═══ Supplied material
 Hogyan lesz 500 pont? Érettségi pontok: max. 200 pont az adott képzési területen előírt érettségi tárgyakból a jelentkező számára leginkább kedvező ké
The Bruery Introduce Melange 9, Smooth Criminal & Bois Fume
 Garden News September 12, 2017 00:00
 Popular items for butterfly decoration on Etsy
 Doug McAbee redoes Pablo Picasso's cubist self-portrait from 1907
══════
═══ Supplied material
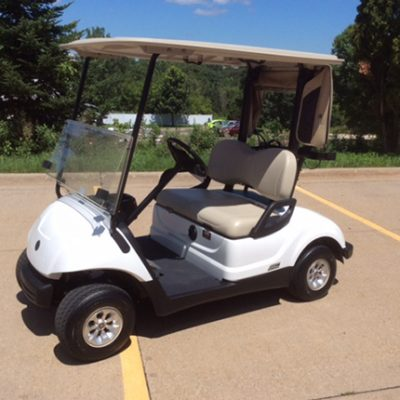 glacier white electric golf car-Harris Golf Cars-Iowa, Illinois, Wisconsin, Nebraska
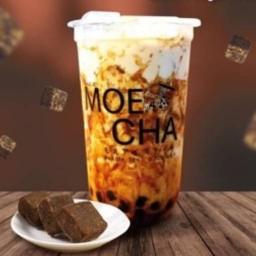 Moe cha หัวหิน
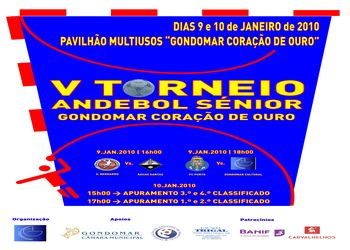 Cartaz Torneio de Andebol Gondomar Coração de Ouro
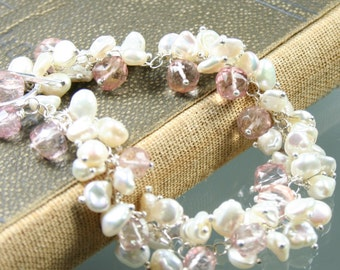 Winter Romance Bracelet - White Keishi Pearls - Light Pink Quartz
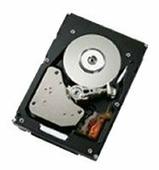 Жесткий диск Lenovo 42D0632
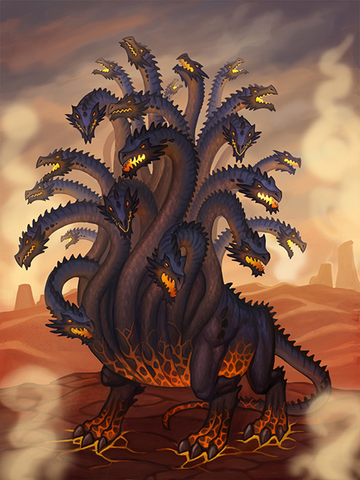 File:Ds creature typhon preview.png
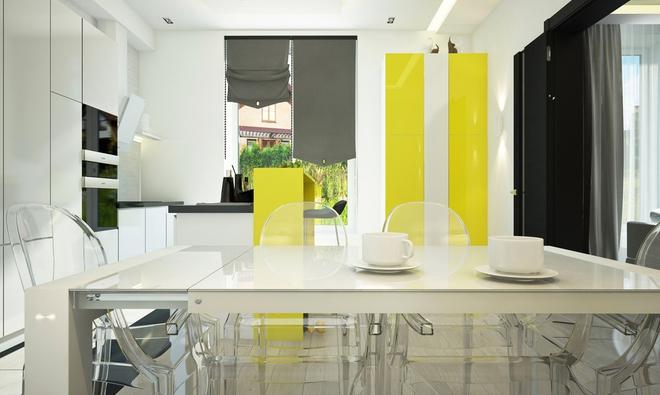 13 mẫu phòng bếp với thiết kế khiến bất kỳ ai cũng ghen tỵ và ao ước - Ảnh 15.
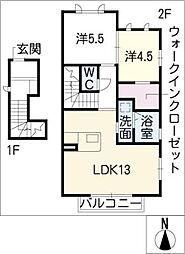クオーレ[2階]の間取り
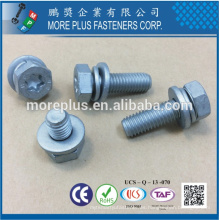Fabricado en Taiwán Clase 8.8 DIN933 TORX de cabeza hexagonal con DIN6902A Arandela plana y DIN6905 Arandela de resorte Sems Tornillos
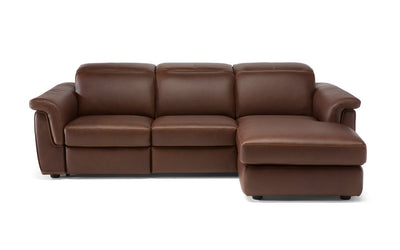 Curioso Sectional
══════
═══ Supplied material
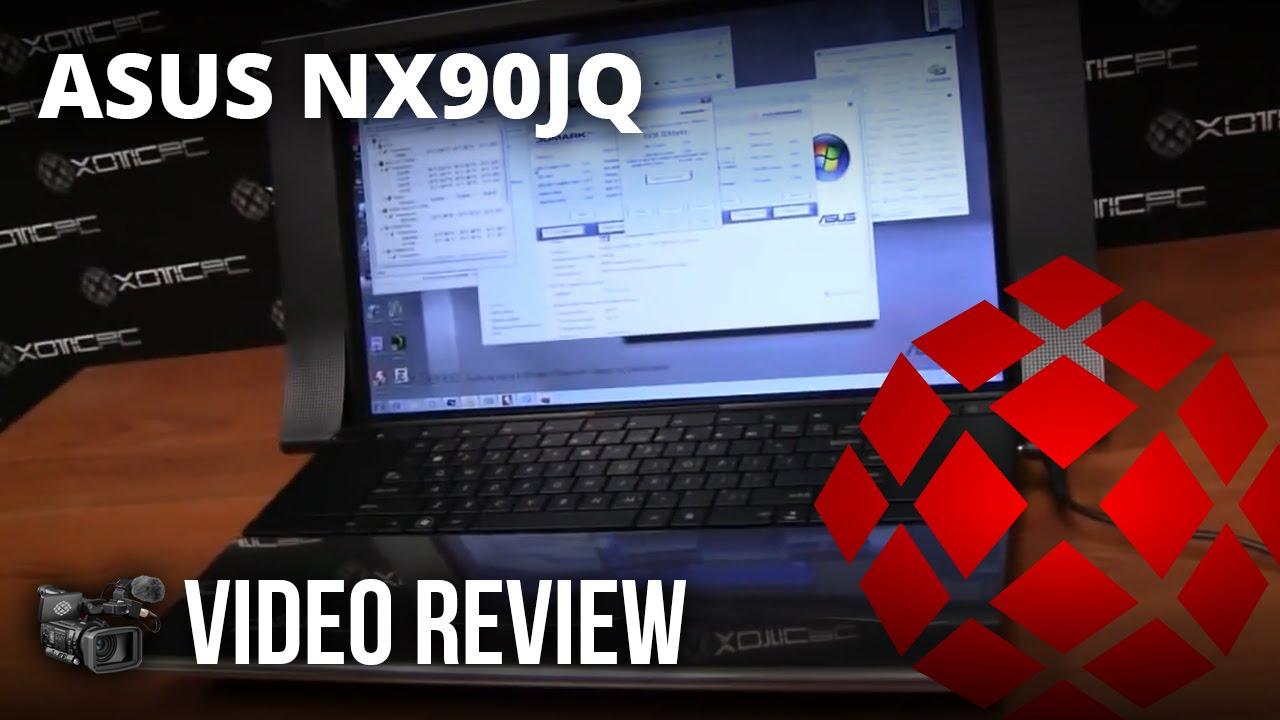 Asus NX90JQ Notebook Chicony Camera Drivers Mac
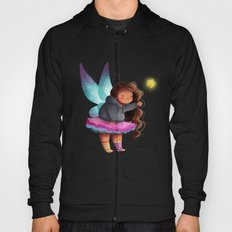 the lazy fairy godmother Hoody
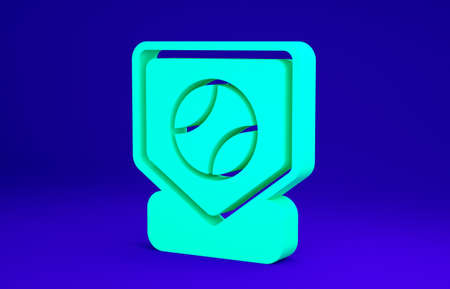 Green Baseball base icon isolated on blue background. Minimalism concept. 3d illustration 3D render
══════
## What you should do:
Copy nothing but the lines above from the one with "Asus NX90JQ Notebook" to the one with "Green Baseball base", inclusive, word for word. Leave every picture out.

## Problem solution:
 Asus NX90JQ Notebook Chicony Camera Drivers Mac
 the lazy fairy godmother Hoody
 Green Baseball base icon isolated on blue background. Minimalism concept. 3d illustration 3D render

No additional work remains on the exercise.